Douglas Sheil CIFOR |
The appeal of charismatic animals and idyllic forests is not universal. Indeed criticising these western icons, which privilege animals over people, has become an easy rallying cry for local leaders the world over, tarnishing conservation as new colonialism. Recently a candidate for the Governorship of East Kalimantan (Indonesian Borneo) commented that choices between people and orangutans (Pongo pygmaeus) should favour people. In Indonesia, where until 2005, 52.4% of the people lived on less than USD 2 per day (UNDP, Human Development Index; 2007) such politically pragmatic opinions are unlikely to change soon. Here the iconic images are of the noble fight against poverty—wild animals are largely irrelevant.
We all need to listen to learn. In one of our conservation programmes, local community members recently told us that they are the orang-utan (=forest people), “Why don’t you help us first?” In a democratic world we need to find other ways to answer such questions about conservation and development (M. Padmanaba and D. Sheil Biod. Cons. 16, 1137; 2007). People in developing countries are seldom anti-conservation per-se, though they often resent the conservation imposed on them. There is a need to develop a common language, as well as icons for environmental conservation that translate across cultures.

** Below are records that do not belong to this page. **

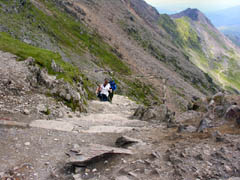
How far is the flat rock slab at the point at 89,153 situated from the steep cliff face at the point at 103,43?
102ft

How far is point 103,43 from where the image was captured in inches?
3858

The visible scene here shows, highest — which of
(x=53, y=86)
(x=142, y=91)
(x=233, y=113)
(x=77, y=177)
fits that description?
(x=233, y=113)

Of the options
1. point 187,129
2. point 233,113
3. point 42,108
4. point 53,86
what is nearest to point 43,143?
point 42,108

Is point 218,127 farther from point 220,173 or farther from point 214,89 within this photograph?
point 214,89

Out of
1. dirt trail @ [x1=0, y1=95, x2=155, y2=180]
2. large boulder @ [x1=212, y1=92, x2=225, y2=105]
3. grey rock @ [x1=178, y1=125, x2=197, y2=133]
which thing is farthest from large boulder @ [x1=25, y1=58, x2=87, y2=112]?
large boulder @ [x1=212, y1=92, x2=225, y2=105]

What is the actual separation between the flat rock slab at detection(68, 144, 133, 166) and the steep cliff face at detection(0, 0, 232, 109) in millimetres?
31029

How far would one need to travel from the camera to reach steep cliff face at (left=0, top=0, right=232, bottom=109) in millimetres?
54000

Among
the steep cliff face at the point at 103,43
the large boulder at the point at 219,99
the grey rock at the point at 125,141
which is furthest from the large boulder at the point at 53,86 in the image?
the steep cliff face at the point at 103,43

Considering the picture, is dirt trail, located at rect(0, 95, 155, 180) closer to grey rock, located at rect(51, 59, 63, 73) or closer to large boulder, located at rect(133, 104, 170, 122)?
large boulder, located at rect(133, 104, 170, 122)

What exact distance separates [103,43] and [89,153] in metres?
93.0

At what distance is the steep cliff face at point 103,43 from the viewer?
5400 cm

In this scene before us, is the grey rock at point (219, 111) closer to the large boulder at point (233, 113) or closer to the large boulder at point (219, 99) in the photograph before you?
the large boulder at point (233, 113)

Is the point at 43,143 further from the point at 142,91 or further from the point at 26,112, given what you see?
the point at 142,91

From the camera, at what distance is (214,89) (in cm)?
15362
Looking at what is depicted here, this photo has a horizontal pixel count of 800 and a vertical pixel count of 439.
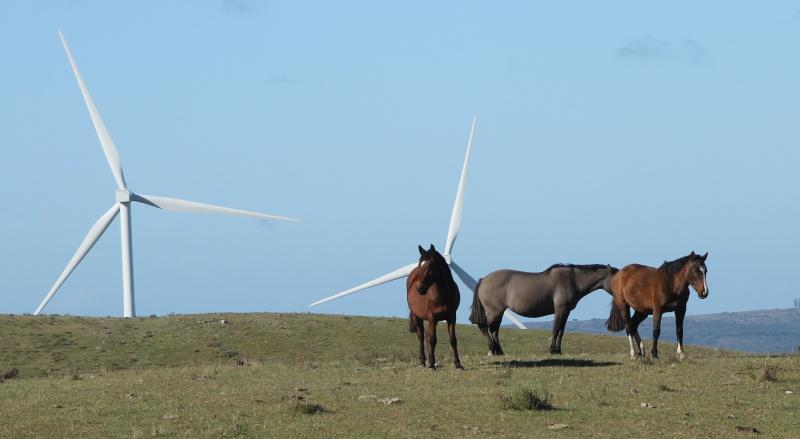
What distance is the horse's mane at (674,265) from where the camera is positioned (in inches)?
989

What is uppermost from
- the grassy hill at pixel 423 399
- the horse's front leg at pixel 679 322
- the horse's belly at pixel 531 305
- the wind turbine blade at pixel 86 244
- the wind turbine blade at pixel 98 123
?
the wind turbine blade at pixel 98 123

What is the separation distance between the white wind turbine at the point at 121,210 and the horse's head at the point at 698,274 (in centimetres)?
2869

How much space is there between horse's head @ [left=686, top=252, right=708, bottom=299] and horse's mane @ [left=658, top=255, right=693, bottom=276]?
28cm

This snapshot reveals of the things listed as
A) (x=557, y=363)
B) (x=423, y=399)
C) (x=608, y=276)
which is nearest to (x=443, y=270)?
(x=557, y=363)

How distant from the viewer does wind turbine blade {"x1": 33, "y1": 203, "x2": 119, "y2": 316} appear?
5294cm

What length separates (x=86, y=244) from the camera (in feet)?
174

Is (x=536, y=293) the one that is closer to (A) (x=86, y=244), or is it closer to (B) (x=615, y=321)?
(B) (x=615, y=321)

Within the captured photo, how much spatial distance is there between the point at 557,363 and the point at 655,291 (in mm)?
2707

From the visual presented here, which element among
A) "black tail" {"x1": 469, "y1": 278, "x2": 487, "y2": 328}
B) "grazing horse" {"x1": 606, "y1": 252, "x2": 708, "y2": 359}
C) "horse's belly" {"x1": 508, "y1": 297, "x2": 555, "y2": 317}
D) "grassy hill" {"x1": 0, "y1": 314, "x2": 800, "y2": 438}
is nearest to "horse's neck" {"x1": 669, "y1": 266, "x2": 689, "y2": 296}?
"grazing horse" {"x1": 606, "y1": 252, "x2": 708, "y2": 359}

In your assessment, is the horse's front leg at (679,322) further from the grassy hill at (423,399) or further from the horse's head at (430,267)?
the horse's head at (430,267)

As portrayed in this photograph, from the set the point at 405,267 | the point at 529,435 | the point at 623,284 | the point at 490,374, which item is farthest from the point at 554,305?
the point at 405,267

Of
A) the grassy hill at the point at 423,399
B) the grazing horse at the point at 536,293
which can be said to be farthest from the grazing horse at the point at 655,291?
the grazing horse at the point at 536,293

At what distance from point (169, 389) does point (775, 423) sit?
10.2 meters

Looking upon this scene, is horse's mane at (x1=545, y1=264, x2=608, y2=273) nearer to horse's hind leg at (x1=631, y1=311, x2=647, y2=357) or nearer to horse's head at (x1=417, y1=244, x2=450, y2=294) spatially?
horse's hind leg at (x1=631, y1=311, x2=647, y2=357)
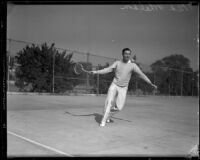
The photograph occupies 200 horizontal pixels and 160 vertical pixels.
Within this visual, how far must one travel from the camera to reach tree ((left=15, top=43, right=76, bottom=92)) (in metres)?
15.3

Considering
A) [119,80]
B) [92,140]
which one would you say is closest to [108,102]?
[119,80]

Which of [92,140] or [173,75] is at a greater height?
[173,75]

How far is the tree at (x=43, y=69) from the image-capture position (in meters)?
15.3

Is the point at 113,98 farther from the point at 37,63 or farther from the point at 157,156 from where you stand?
the point at 37,63

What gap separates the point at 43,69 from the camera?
16578 mm

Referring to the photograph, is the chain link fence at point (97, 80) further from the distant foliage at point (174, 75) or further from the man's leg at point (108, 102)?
the man's leg at point (108, 102)

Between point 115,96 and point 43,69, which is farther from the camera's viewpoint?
point 43,69

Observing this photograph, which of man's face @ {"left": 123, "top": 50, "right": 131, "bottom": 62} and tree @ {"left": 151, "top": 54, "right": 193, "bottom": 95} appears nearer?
man's face @ {"left": 123, "top": 50, "right": 131, "bottom": 62}

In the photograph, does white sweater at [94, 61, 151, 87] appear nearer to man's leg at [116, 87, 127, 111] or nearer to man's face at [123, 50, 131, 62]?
man's leg at [116, 87, 127, 111]

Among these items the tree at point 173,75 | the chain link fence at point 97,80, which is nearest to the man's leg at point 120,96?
the chain link fence at point 97,80

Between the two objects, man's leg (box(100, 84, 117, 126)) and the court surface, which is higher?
man's leg (box(100, 84, 117, 126))

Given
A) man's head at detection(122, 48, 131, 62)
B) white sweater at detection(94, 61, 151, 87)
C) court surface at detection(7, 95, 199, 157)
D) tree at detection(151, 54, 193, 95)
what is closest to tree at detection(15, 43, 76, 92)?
tree at detection(151, 54, 193, 95)

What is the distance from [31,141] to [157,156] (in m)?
1.84

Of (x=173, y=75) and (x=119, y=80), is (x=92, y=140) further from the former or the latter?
(x=173, y=75)
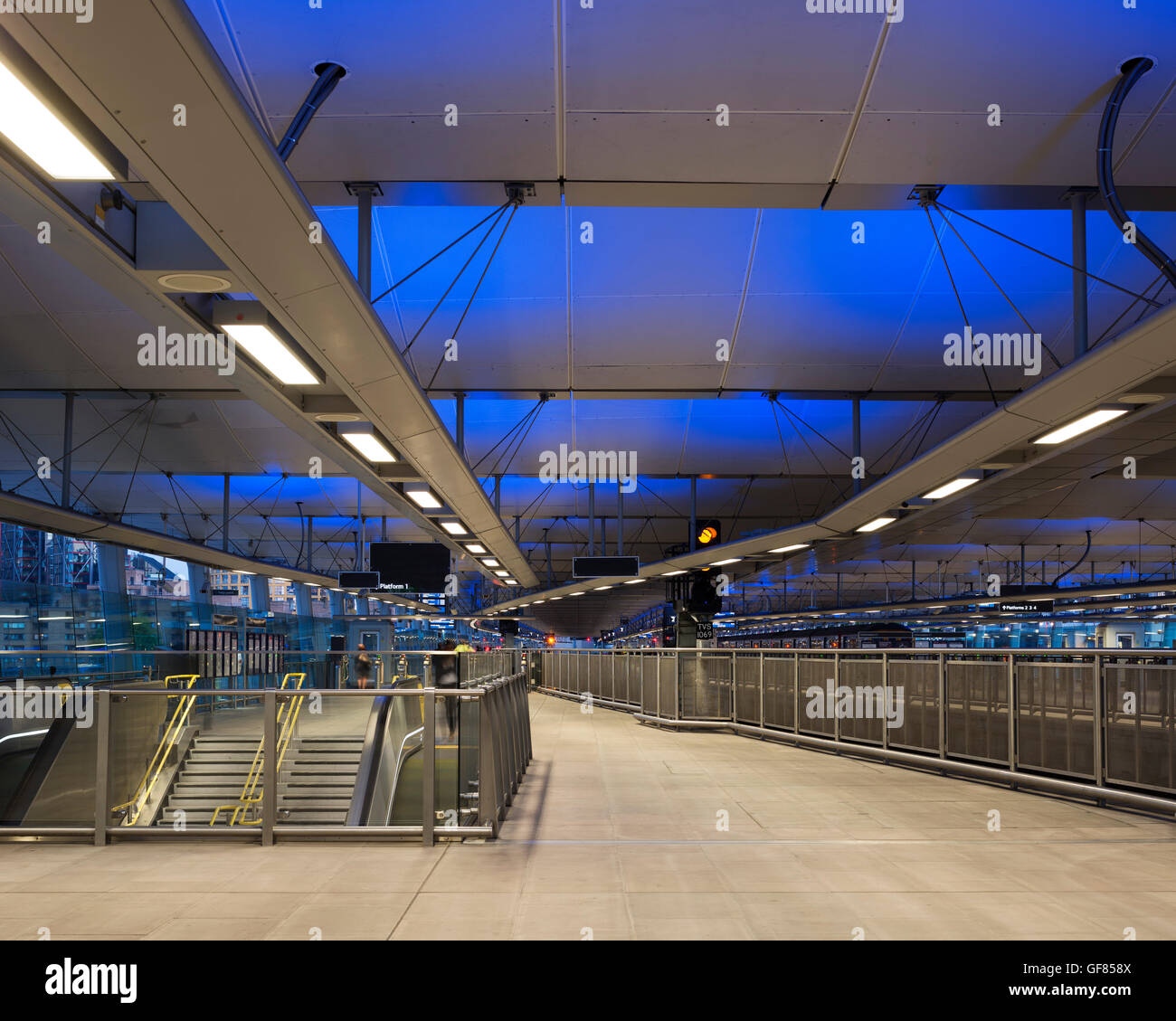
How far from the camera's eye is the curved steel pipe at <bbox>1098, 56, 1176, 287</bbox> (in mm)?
6750

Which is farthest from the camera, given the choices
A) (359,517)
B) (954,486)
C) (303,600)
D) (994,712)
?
(303,600)

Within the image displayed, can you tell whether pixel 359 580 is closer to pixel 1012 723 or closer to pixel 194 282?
pixel 1012 723

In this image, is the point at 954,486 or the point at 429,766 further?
the point at 954,486

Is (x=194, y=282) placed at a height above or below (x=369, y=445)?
above

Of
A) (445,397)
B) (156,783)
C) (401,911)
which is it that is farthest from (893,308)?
(156,783)

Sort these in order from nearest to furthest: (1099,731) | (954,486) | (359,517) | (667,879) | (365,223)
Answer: (667,879) < (365,223) < (1099,731) < (954,486) < (359,517)

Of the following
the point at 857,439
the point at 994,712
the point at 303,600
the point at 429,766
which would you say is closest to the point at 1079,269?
the point at 857,439

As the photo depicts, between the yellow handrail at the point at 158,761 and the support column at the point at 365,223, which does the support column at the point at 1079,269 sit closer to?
the support column at the point at 365,223

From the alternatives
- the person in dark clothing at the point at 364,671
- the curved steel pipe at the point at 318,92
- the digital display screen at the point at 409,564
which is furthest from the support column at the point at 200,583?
the curved steel pipe at the point at 318,92

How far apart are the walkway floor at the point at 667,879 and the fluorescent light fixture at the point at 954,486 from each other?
3.70 m

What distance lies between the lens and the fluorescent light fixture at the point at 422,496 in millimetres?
12500

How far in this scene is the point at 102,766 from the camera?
307 inches

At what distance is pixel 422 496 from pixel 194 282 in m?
7.47

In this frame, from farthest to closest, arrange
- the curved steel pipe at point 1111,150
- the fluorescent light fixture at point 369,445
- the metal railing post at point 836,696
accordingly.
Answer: the metal railing post at point 836,696 → the fluorescent light fixture at point 369,445 → the curved steel pipe at point 1111,150
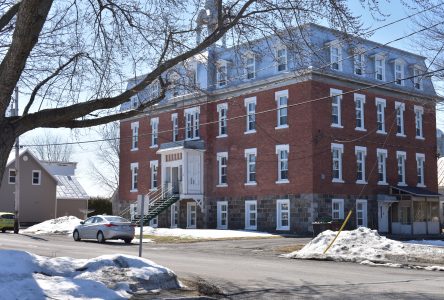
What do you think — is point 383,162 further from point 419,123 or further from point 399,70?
point 399,70

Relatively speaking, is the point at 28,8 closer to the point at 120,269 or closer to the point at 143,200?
the point at 120,269

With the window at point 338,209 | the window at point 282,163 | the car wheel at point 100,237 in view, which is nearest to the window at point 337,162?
the window at point 338,209

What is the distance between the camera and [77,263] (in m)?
11.2

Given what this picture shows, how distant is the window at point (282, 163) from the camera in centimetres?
3734

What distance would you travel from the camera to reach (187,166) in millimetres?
42250

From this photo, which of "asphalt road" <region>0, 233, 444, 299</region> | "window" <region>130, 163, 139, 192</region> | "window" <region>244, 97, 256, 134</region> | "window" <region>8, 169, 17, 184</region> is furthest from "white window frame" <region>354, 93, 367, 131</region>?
"window" <region>8, 169, 17, 184</region>

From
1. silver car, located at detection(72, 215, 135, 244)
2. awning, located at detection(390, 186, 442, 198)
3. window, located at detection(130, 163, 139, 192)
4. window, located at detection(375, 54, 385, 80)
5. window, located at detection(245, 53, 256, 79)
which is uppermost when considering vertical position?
window, located at detection(375, 54, 385, 80)

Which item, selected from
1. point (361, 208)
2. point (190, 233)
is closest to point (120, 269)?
point (190, 233)

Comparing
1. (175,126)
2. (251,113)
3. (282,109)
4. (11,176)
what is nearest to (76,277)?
(282,109)

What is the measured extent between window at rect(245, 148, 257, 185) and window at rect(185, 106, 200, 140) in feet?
→ 17.5

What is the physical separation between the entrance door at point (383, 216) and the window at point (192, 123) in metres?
14.0

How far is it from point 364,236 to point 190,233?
1510 centimetres

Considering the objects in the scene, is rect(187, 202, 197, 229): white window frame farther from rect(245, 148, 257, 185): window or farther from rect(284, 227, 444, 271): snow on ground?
rect(284, 227, 444, 271): snow on ground

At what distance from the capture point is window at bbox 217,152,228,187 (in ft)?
137
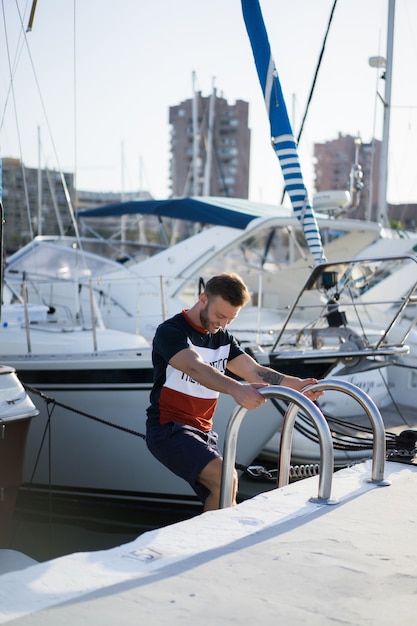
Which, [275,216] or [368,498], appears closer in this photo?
[368,498]

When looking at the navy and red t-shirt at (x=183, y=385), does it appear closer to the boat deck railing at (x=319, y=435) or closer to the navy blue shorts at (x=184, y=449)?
the navy blue shorts at (x=184, y=449)

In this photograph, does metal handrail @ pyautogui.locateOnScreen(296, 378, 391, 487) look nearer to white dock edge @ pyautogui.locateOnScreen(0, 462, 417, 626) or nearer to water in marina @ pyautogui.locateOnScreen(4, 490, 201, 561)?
white dock edge @ pyautogui.locateOnScreen(0, 462, 417, 626)

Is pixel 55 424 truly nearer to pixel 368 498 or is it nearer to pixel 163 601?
pixel 368 498

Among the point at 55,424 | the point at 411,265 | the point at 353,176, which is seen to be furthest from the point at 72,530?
the point at 411,265

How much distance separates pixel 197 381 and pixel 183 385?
0.28m

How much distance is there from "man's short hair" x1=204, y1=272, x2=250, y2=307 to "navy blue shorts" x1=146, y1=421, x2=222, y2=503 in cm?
74

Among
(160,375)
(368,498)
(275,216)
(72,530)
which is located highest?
(275,216)

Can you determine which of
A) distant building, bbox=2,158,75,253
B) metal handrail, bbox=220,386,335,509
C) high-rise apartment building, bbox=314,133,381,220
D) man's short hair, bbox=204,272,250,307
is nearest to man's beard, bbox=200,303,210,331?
man's short hair, bbox=204,272,250,307

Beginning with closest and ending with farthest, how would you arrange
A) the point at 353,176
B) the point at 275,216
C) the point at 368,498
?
the point at 368,498 < the point at 275,216 < the point at 353,176

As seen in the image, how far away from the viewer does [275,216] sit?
11164mm

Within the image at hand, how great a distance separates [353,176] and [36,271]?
5663 millimetres

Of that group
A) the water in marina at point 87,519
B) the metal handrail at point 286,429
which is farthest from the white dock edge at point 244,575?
the water in marina at point 87,519

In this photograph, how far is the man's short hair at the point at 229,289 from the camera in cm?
380

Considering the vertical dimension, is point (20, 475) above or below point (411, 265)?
below
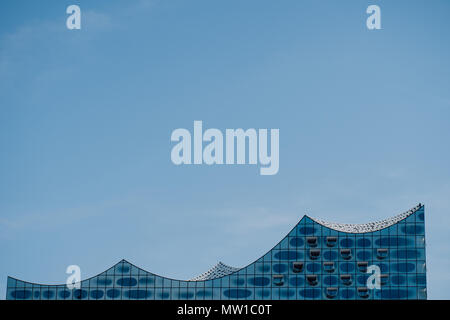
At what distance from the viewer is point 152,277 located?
5413 inches

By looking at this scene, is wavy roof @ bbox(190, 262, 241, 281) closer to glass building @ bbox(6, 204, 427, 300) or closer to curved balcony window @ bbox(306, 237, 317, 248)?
glass building @ bbox(6, 204, 427, 300)

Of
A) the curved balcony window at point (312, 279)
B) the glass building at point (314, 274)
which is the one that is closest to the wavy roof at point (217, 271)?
the glass building at point (314, 274)

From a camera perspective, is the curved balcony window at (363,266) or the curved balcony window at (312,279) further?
the curved balcony window at (312,279)

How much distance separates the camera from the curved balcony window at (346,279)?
133750mm

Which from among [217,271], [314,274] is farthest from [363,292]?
[217,271]

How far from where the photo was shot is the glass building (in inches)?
5246

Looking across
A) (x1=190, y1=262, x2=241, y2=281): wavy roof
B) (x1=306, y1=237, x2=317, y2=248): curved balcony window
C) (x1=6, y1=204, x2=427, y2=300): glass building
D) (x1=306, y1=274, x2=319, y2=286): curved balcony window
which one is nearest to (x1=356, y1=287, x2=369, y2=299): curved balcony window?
(x1=6, y1=204, x2=427, y2=300): glass building

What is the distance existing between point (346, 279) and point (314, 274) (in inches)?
205

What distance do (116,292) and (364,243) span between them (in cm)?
4164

What can these icons be? Images to represent conservation practice might include people negotiating over maps—the idea of seeing how and where communities and governments are willing to support conservation. Another might be the dollar-sign— “$s” that the wealthy may need to pay for offsetting opportunity costs of their own kind of conservation. The symbol of knowledge represents the need to generate and transfer useful environmental science (D. Sheil and E. Meijaard Bull. Brit. Ecol. Soc. 38, 75; 2007). One more would be the ballot—the idea that conservation needs to have the same kinds of democratic checks and balances we require in other societal choices. These abstract process-based ideas are unfortunately less photogenic than fluffy animals, but they lie at the basis of reducing loss of tropical forests, and through that save orangutans and other species.